ZUR AUFGABE ▸ Schreib aus dem Text über die Gelder für parteinahe Stiftungen die Stelle von „Ab der nächsten“ bis „diese für zulässig.“ wortgetreu heraus.

TEXT ZUR PRÜFUNG ▸
Finanzierung parteinaher Stiftungen: Gesetz soll Steu­er­geld für AfD-Stif­tung ver­hin­dern

von Hasso Suliak

27.04.2021

Ab der nächsten Wahlperiode könnten der AfD-nahen Desiderius-Erasmus-Stiftung erstmals Bundesmittel zustehen, verhindern könnte das wohl nur eine entsprechende Gesetzesinitiative. Verfassungsrechtler halten diese für zulässig.

Erhält in Deutschland nach der nächsten Bundestagswahl mit der Desiderius-Erasmus-Stiftung (DES) eine Einrichtung Millionen an Steuergeldern, obwohl die ihr nahestehende Partei möglicherweise bald vom Bundesamt für Verfassungsschutz (BfV) als rechtsextremistischer Verdachtsfall eingeordnet werden könnte?

Für ihre politische Bildungsarbeit erhalten die den Parteien CDU, CSU, SPD, FDP, Grüne und Linke nahestehenden aber von ihnen eigentlich unabhängigen Stiftungen seit Jahren üppige finanzielle Unterstützung vom Bund (etwa 581 Millionen Euro im Jahr 2017). Das Geld soll es ihnen ermöglichen, Aufgaben der politischen Bildung und der Politikberatung wahrzunehmen - ohne die Millionen des Steuerzahlers ein für sie kaum zu bewältigender Auftrag.

Doch anders als bei den deutlich geringer ausfallenden Beträgen, die den Parteien auf Grundlage des Parteiengesetzes zufließen, fehlt es bei den Zuwendungen für die parteinahen Stiftungen an einer echten gesetzlichen Grundlage. Die Entscheidung, ob und in welcher Höhe die politischen Stiftungen sogenannte Globalzuschüsse erhalten, erfolgt seit 1967 stets im parlamentarischen Verfahren der Haushaltsaufstellung allein durch den Haushaltsgesetzgeber. Weitere Einzelheiten sind zudem in einer Erklärung festgehalten, auf die sich die Parteien später selbst verständigt haben.

VORLIEGENDE DATEN ▸
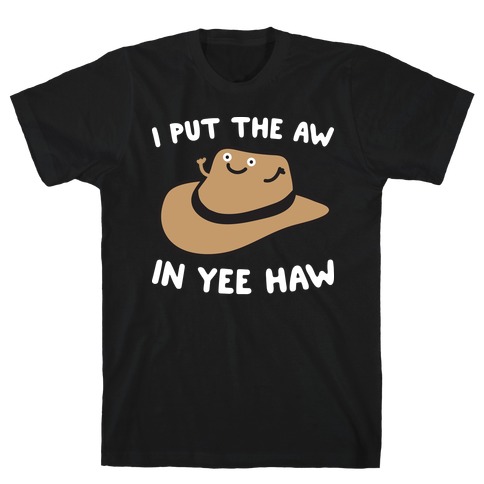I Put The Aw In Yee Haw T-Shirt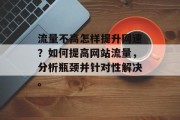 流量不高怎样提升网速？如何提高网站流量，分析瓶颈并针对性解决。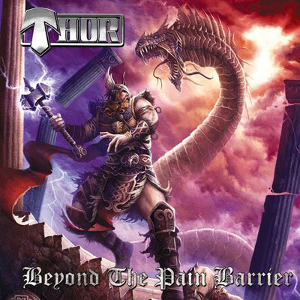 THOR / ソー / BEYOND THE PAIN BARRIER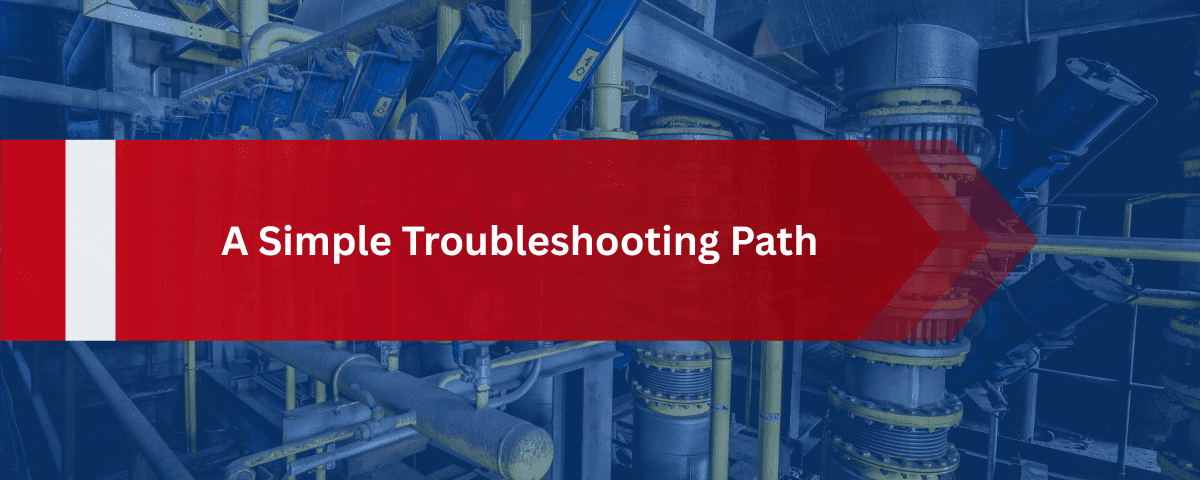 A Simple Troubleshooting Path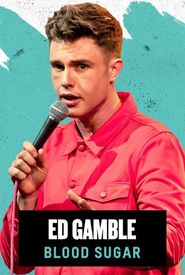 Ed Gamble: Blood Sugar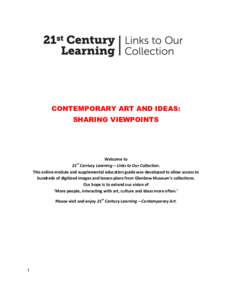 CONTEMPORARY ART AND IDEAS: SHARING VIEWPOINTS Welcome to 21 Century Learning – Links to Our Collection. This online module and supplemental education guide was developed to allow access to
* * *
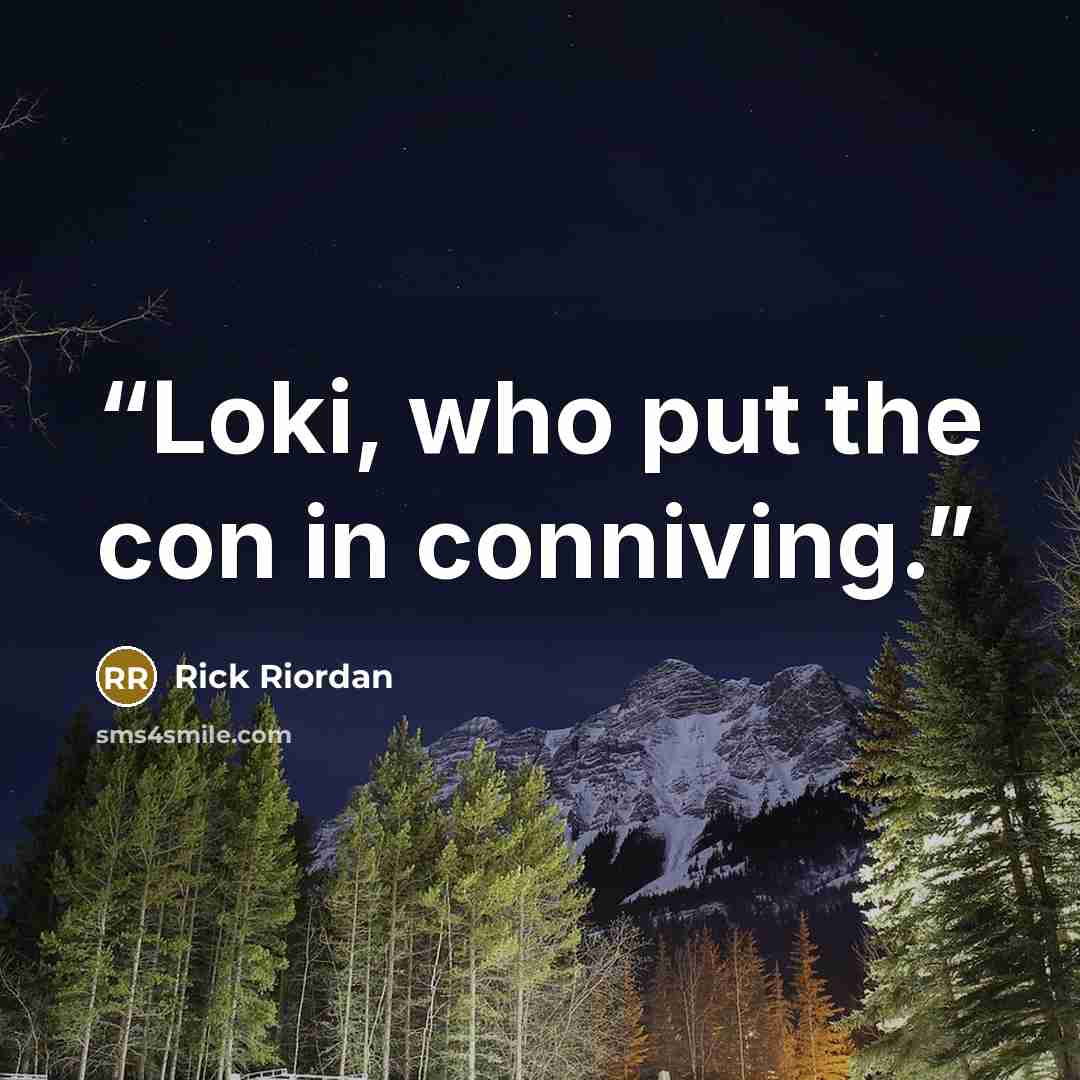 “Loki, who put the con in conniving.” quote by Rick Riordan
---
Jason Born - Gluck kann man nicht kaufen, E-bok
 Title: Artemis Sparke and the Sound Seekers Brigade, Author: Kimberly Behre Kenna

DEINE ANTWORT ▸
Ab der nächsten Wahlperiode könnten der AfD-nahen Desiderius-Erasmus-Stiftung erstmals Bundesmittel zustehen, verhindern könnte das wohl nur eine entsprechende Gesetzesinitiative. Verfassungsrechtler halten diese für zulässig.